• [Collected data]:
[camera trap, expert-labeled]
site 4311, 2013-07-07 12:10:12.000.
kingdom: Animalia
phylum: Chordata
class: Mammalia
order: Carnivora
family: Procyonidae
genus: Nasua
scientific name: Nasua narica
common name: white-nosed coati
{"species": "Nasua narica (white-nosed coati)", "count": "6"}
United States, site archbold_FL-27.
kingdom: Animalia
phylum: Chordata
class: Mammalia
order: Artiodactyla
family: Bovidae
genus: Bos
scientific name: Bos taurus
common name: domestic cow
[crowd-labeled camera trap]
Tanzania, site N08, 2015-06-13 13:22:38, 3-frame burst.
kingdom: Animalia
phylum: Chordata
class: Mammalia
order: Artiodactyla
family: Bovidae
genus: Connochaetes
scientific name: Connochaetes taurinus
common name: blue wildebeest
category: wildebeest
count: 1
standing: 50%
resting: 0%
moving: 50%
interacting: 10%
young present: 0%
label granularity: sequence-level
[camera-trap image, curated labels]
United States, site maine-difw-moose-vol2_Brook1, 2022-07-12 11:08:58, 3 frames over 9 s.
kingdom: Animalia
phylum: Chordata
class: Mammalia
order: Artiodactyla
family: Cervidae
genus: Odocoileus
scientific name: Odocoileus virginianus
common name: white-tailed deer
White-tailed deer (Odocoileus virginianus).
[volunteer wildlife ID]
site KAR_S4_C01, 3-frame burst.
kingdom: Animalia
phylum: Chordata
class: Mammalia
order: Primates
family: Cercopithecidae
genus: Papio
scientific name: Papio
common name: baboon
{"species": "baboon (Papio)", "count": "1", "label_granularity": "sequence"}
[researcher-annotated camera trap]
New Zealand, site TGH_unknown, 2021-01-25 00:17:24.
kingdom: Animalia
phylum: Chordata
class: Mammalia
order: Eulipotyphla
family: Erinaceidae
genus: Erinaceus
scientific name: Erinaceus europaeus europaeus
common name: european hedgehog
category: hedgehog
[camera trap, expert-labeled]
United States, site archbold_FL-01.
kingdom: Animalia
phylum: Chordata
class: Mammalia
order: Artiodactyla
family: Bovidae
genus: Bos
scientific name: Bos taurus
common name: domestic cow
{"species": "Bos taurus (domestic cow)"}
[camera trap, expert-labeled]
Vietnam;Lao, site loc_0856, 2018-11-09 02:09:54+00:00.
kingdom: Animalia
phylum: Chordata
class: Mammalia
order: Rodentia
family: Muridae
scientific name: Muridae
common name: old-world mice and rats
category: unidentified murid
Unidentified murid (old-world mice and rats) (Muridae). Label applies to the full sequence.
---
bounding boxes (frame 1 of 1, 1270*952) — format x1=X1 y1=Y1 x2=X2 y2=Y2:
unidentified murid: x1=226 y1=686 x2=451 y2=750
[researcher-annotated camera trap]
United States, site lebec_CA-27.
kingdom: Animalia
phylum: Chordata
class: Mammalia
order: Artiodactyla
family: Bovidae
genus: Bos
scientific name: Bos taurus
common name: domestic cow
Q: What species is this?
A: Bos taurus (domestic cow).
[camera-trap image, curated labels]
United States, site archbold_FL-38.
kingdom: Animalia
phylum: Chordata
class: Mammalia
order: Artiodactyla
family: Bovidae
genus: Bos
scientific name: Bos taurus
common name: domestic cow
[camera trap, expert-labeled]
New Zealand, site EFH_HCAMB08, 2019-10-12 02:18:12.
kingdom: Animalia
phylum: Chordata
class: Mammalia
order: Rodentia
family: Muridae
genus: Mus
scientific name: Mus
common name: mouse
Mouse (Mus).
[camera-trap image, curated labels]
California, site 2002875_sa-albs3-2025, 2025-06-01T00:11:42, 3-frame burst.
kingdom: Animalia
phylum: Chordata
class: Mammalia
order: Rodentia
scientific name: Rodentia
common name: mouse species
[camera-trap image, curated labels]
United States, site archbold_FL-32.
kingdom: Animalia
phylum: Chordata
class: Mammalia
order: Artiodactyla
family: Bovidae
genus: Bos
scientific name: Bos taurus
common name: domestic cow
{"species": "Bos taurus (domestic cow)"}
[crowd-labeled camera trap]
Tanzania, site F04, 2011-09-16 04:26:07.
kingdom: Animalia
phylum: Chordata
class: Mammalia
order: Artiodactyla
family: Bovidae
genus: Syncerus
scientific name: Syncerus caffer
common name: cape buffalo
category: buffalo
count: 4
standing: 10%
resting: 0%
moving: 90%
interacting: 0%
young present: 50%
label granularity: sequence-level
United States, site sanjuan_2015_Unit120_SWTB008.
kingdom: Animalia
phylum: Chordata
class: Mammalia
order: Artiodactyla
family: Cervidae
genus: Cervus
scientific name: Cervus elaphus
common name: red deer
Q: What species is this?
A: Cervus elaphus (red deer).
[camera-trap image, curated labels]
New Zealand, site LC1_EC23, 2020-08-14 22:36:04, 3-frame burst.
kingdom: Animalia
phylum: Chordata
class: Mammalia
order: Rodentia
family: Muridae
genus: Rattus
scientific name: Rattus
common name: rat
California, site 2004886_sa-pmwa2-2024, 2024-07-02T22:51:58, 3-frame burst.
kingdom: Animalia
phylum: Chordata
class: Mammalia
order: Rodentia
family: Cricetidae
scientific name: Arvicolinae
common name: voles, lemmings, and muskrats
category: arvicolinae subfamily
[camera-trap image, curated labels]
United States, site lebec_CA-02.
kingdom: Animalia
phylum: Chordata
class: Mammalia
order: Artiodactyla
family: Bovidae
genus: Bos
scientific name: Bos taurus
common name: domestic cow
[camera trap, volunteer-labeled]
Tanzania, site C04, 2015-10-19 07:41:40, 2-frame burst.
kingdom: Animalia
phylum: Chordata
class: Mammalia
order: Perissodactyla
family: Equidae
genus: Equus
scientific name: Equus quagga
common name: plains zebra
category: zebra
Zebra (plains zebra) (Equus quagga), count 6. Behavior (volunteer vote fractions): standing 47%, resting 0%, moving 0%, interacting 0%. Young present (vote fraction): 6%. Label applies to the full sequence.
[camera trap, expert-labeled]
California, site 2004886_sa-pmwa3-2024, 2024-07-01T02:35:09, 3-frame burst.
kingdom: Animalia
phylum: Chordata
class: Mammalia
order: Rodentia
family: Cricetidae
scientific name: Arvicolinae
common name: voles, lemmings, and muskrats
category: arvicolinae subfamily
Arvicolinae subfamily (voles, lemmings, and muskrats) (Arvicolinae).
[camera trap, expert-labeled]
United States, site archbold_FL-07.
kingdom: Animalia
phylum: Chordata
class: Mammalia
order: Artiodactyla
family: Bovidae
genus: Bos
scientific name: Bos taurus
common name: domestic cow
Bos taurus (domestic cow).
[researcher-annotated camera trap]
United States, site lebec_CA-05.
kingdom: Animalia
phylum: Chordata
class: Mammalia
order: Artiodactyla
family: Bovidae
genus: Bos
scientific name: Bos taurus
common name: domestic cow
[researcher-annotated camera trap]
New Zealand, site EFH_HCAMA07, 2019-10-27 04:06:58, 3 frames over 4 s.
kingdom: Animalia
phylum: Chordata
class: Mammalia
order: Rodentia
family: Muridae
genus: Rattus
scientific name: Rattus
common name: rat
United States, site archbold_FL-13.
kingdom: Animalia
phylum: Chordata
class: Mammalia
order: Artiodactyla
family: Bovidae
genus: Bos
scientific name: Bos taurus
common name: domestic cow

• [Brief]: The goal is a faithful transcription of every entry above.

• [Answer area]:
[camera trap, expert-labeled]
site 4311, 2013-07-07 12:10:12.000.
kingdom: Animalia
phylum: Chordata
class: Mammalia
order: Carnivora
family: Procyonidae
genus: Nasua
scientific name: Nasua narica
common name: white-nosed coati
{"species": "Nasua narica (white-nosed coati)", "count": "6"}
United States, site archbold_FL-27.
kingdom: Animalia
phylum: Chordata
class: Mammalia
order: Artiodactyla
family: Bovidae
genus: Bos
scientific name: Bos taurus
common name: domestic cow
[crowd-labeled camera trap]
Tanzania, site N08, 2015-06-13 13:22:38, 3-frame burst.
kingdom: Animalia
phylum: Chordata
class: Mammalia
order: Artiodactyla
family: Bovidae
genus: Connochaetes
scientific name: Connochaetes taurinus
common name: blue wildebeest
category: wildebeest
count: 1
standing: 50%
resting: 0%
moving: 50%
interacting: 10%
young present: 0%
label granularity: sequence-level
[camera-trap image, curated labels]
United States, site maine-difw-moose-vol2_Brook1, 2022-07-12 11:08:58, 3 frames over 9 s.
kingdom: Animalia
phylum: Chordata
class: Mammalia
order: Artiodactyla
family: Cervidae
genus: Odocoileus
scientific name: Odocoileus virginianus
common name: white-tailed deer
White-tailed deer (Odocoileus virginianus).
[volunteer wildlife ID]
site KAR_S4_C01, 3-frame burst.
kingdom: Animalia
phylum: Chordata
class: Mammalia
order: Primates
family: Cercopithecidae
genus: Papio
scientific name: Papio
common name: baboon
{"species": "baboon (Papio)", "count": "1", "label_granularity": "sequence"}
[researcher-annotated camera trap]
New Zealand, site TGH_unknown, 2021-01-25 00:17:24.
kingdom: Animalia
phylum: Chordata
class: Mammalia
order: Eulipotyphla
family: Erinaceidae
genus: Erinaceus
scientific name: Erinaceus europaeus europaeus
common name: european hedgehog
category: hedgehog
[camera trap, expert-labeled]
United States, site archbold_FL-01.
kingdom: Animalia
phylum: Chordata
class: Mammalia
order: Artiodactyla
family: Bovidae
genus: Bos
scientific name: Bos taurus
common name: domestic cow
{"species": "Bos taurus (domestic cow)"}
[camera trap, expert-labeled]
Vietnam;Lao, site loc_0856, 2018-11-09 02:09:54+00:00.
kingdom: Animalia
phylum: Chordata
class: Mammalia
order: Rodentia
family: Muridae
scientific name: Muridae
common name: old-world mice and rats
category: unidentified murid
Unidentified murid (old-world mice and rats) (Muridae). Label applies to the full sequence.
---
bounding boxes (frame 1 of 1, 1270*952) — format x1=X1 y1=Y1 x2=X2 y2=Y2:
unidentified murid: x1=226 y1=686 x2=451 y2=750
[researcher-annotated camera trap]
United States, site lebec_CA-27.
kingdom: Animalia
phylum: Chordata
class: Mammalia
order: Artiodactyla
family: Bovidae
genus: Bos
scientific name: Bos taurus
common name: domestic cow
Q: What species is this?
A: Bos taurus (domestic cow).
[camera-trap image, curated labels]
United States, site archbold_FL-38.
kingdom: Animalia
phylum: Chordata
class: Mammalia
order: Artiodactyla
family: Bovidae
genus: Bos
scientific name: Bos taurus
common name: domestic cow
[camera trap, expert-labeled]
New Zealand, site EFH_HCAMB08, 2019-10-12 02:18:12.
kingdom: Animalia
phylum: Chordata
class: Mammalia
order: Rodentia
family: Muridae
genus: Mus
scientific name: Mus
common name: mouse
Mouse (Mus).
[camera-trap image, curated labels]
California, site 2002875_sa-albs3-2025, 2025-06-01T00:11:42, 3-frame burst.
kingdom: Animalia
phylum: Chordata
class: Mammalia
order: Rodentia
scientific name: Rodentia
common name: mouse species
[camera-trap image, curated labels]
United States, site archbold_FL-32.
kingdom: Animalia
phylum: Chordata
class: Mammalia
order: Artiodactyla
family: Bovidae
genus: Bos
scientific name: Bos taurus
common name: domestic cow
{"species": "Bos taurus (domestic cow)"}
[crowd-labeled camera trap]
Tanzania, site F04, 2011-09-16 04:26:07.
kingdom: Animalia
phylum: Chordata
class: Mammalia
order: Artiodactyla
family: Bovidae
genus: Syncerus
scientific name: Syncerus caffer
common name: cape buffalo
category: buffalo
count: 4
standing: 10%
resting: 0%
moving: 90%
interacting: 0%
young present: 50%
label granularity: sequence-level
United States, site sanjuan_2015_Unit120_SWTB008.
kingdom: Animalia
phylum: Chordata
class: Mammalia
order: Artiodactyla
family: Cervidae
genus: Cervus
scientific name: Cervus elaphus
common name: red deer
Q: What species is this?
A: Cervus elaphus (red deer).
[camera-trap image, curated labels]
New Zealand, site LC1_EC23, 2020-08-14 22:36:04, 3-frame burst.
kingdom: Animalia
phylum: Chordata
class: Mammalia
order: Rodentia
family: Muridae
genus: Rattus
scientific name: Rattus
common name: rat
California, site 2004886_sa-pmwa2-2024, 2024-07-02T22:51:58, 3-frame burst.
kingdom: Animalia
phylum: Chordata
class: Mammalia
order: Rodentia
family: Cricetidae
scientific name: Arvicolinae
common name: voles, lemmings, and muskrats
category: arvicolinae subfamily
[camera-trap image, curated labels]
United States, site lebec_CA-02.
kingdom: Animalia
phylum: Chordata
class: Mammalia
order: Artiodactyla
family: Bovidae
genus: Bos
scientific name: Bos taurus
common name: domestic cow
[camera trap, volunteer-labeled]
Tanzania, site C04, 2015-10-19 07:41:40, 2-frame burst.
kingdom: Animalia
phylum: Chordata
class: Mammalia
order: Perissodactyla
family: Equidae
genus: Equus
scientific name: Equus quagga
common name: plains zebra
category: zebra
Zebra (plains zebra) (Equus quagga), count 6. Behavior (volunteer vote fractions): standing 47%, resting 0%, moving 0%, interacting 0%. Young present (vote fraction): 6%. Label applies to the full sequence.
[camera trap, expert-labeled]
California, site 2004886_sa-pmwa3-2024, 2024-07-01T02:35:09, 3-frame burst.
kingdom: Animalia
phylum: Chordata
class: Mammalia
order: Rodentia
family: Cricetidae
scientific name: Arvicolinae
common name: voles, lemmings, and muskrats
category: arvicolinae subfamily
Arvicolinae subfamily (voles, lemmings, and muskrats) (Arvicolinae).
[camera trap, expert-labeled]
United States, site archbold_FL-07.
kingdom: Animalia
phylum: Chordata
class: Mammalia
order: Artiodactyla
family: Bovidae
genus: Bos
scientific name: Bos taurus
common name: domestic cow
Bos taurus (domestic cow).
[researcher-annotated camera trap]
United States, site lebec_CA-05.
kingdom: Animalia
phylum: Chordata
class: Mammalia
order: Artiodactyla
family: Bovidae
genus: Bos
scientific name: Bos taurus
common name: domestic cow
[researcher-annotated camera trap]
New Zealand, site EFH_HCAMA07, 2019-10-27 04:06:58, 3 frames over 4 s.
kingdom: Animalia
phylum: Chordata
class: Mammalia
order: Rodentia
family: Muridae
genus: Rattus
scientific name: Rattus
common name: rat
United States, site archbold_FL-13.
kingdom: Animalia
phylum: Chordata
class: Mammalia
order: Artiodactyla
family: Bovidae
genus: Bos
scientific name: Bos taurus
common name: domestic cow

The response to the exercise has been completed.